Thirty-Three and a Third is a series of short books about critically acclaimed and much-loved albums of the past 40 years.

While I definitely enjoyed this book, and I recommend it to fans of the band, it is a pretty vanilla entry into the 33-1/3 series. By now I have read more than enough from this series to identify which ones are must-read, which are not-quite-must-read but take a fun or unique angle, which are fluffy histories of the band and/or album, and which are outright boring or bad. File this one under "fluffy."

For starters, the author does not discuss the songs on Dig Me Out. I don't object to one of these books being about more than the album itself, but to not even mention the name of a single song, let alone the lyrics, instrumentation, etc. is quite odd and leaves the book lacking. The book is not really about Dig Me Out the album; it is about a year in the life of Sleater-Kinney, that year being the one during which they added Janet Weiss as drummer and recorded and toured around Dig Me Out. The reason the book gets 3 stars is because that is a fine story in and of itself. It just isn't enough.

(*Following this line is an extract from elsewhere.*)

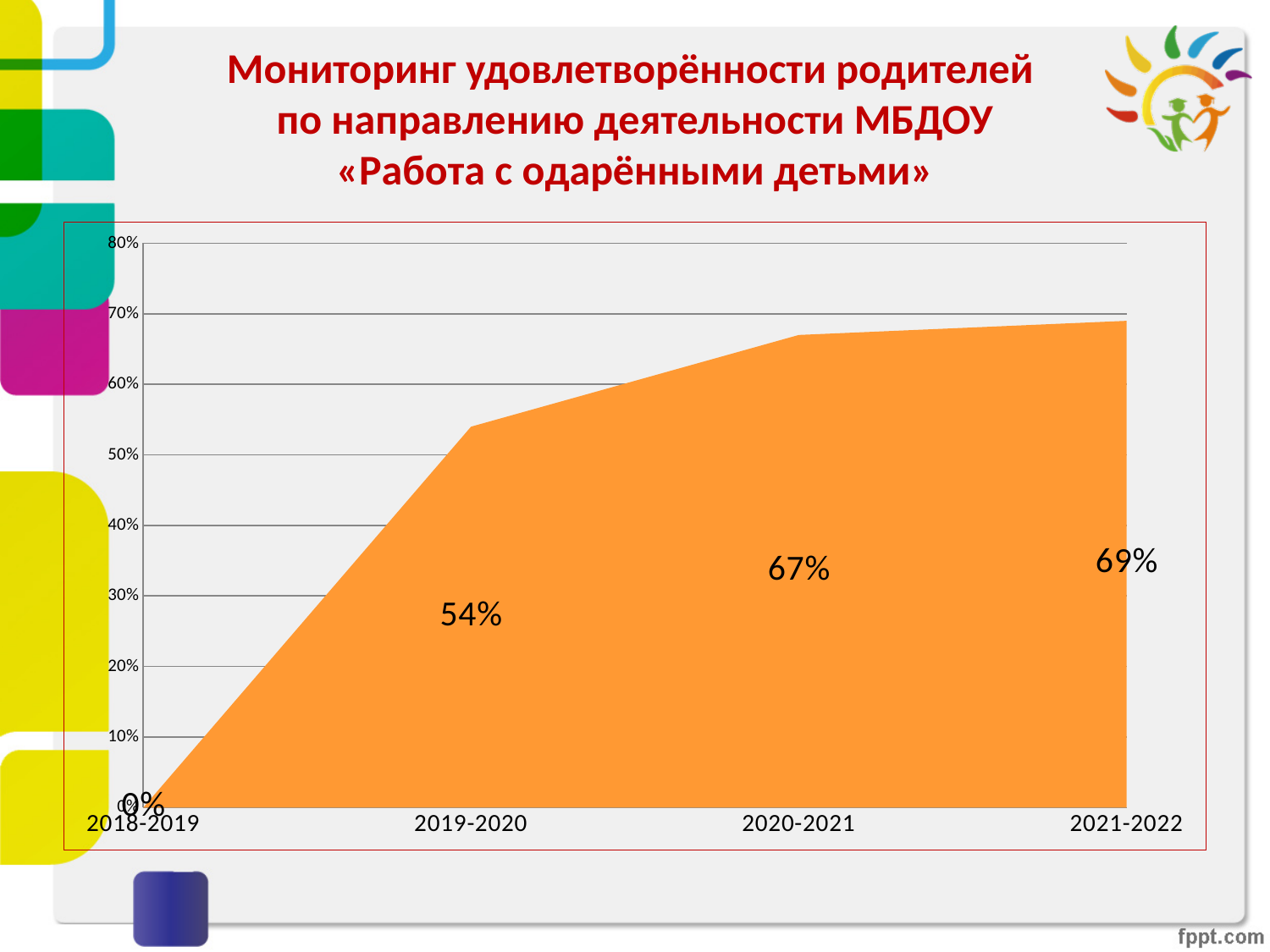
Do the values rise or fall from 2018-2019 to 2021-2022? rise What is the value for 2020-2021? 67% Which period has the highest value? 2021-2022 What is the value for 2021-2022? 69% Which is larger, the value for 2019-2020 or the value for 2020-2021? 2020-2021 How many periods are shown on the x axis? 4 What type of chart is shown on the slide? area chart What is the difference between the values for 2020-2021 and 2019-2020? 13% What is the difference between the values for 2021-2022 and 2020-2021? 2% What is the value for 2019-2020? 54% Which period has the lowest value? 2018-2019 What is the value for 2018-2019? 0%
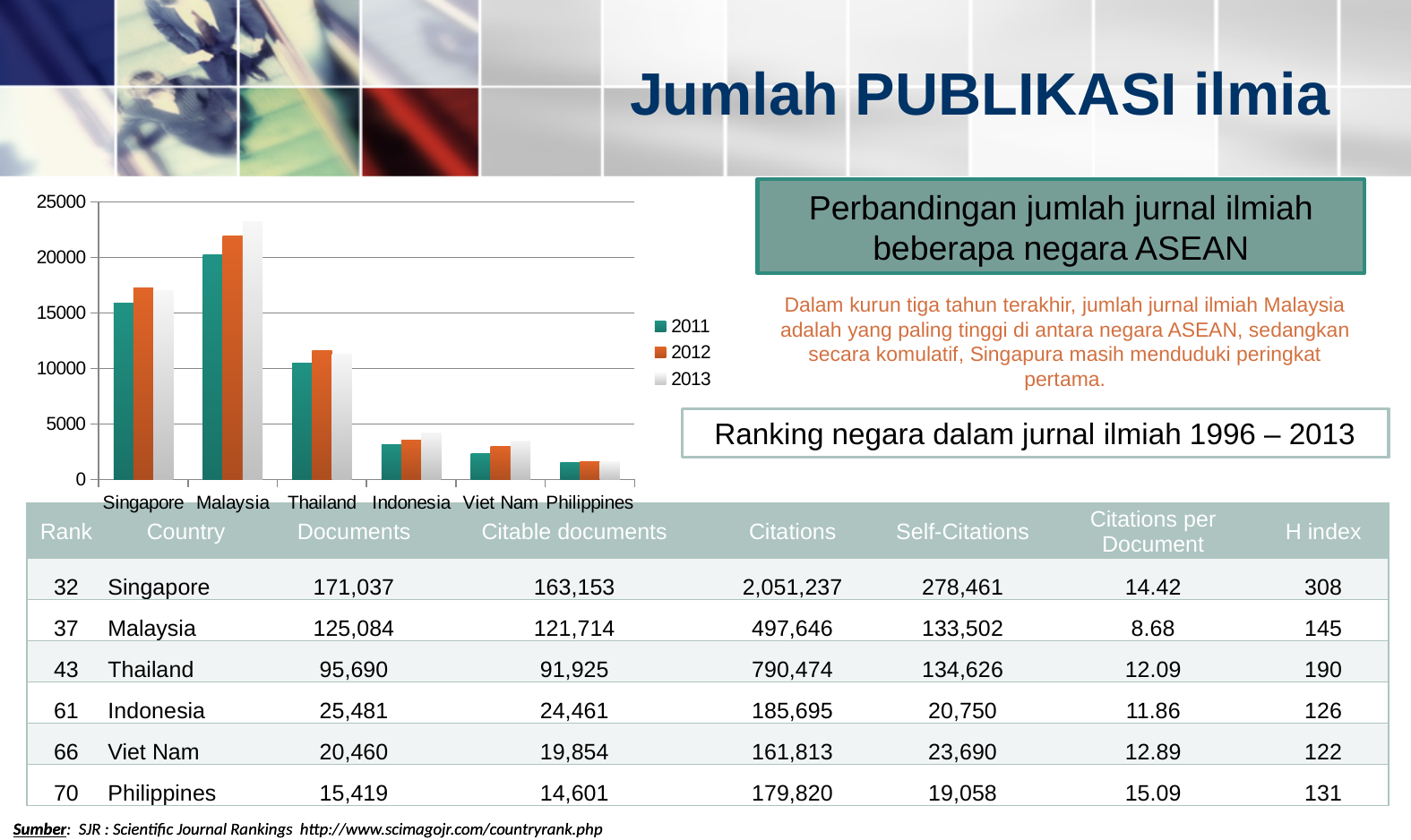
Is the value for Malaysia in 2013 greater or less than 20000? greater How many countries are shown on the x axis of the chart? 6 What years are listed in the chart legend? 2011, 2012, 2013 Do the values for Malaysia rise or fall from 2011 to 2013? rise Which country has the lowest bars in the chart? Philippines Which is larger in 2013, the value for Singapore or the value for Malaysia? Malaysia Is the value for Indonesia in 2013 greater or less than 5000? less Is the value for Singapore in 2011 greater or less than 15000? greater What kind of chart is shown on the slide? bar chart Which country has the highest bar for 2013 in the chart? Malaysia How many series does the chart legend list? 3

In terms of the content that the author does provide, it is interesting but repetitive. There is a basic background into the importance of Olympia as a birthplace for the band (other books do a much better job of explaining the uniquely fertile ground for music that Olympia provides - see for example, the 33-1/3 on Beat Happening). There is the story of the 8 day recording process, which as told is more of a fun anecdote than a crucial story point. (Had the author tied her observations to actual songs on the album, it may have been much better.) And then there is a lot - I mean a lot - about what it means to be women in rock who don't want to be perceived as women in rock but also kind of do. Whether it's told from the perspective of their coverage in the media, their treatment by club owners and sound guys on tour, or by their fans, it's all about the tension between being treated as powerful women in rock without being pigeonholed as women. Again, the stories are interesting and there is a valid point being made here. It's all just a little fluffy for my taste. Most of the work done here by the author is in taking quotes from media (including the band's own zine) in the late '90s. There were interviews conducted with each band member but they don't add all that much.

I liked "Dig Me Out" the book, but not nearly as much as Dig Me Out the album. For an easy breezy read about a great band, I recommend it. Unfortunately it didn't do the one thing I hope for in these 33-1/3 books - it didn't make me love or appreciate the album any more than I already did.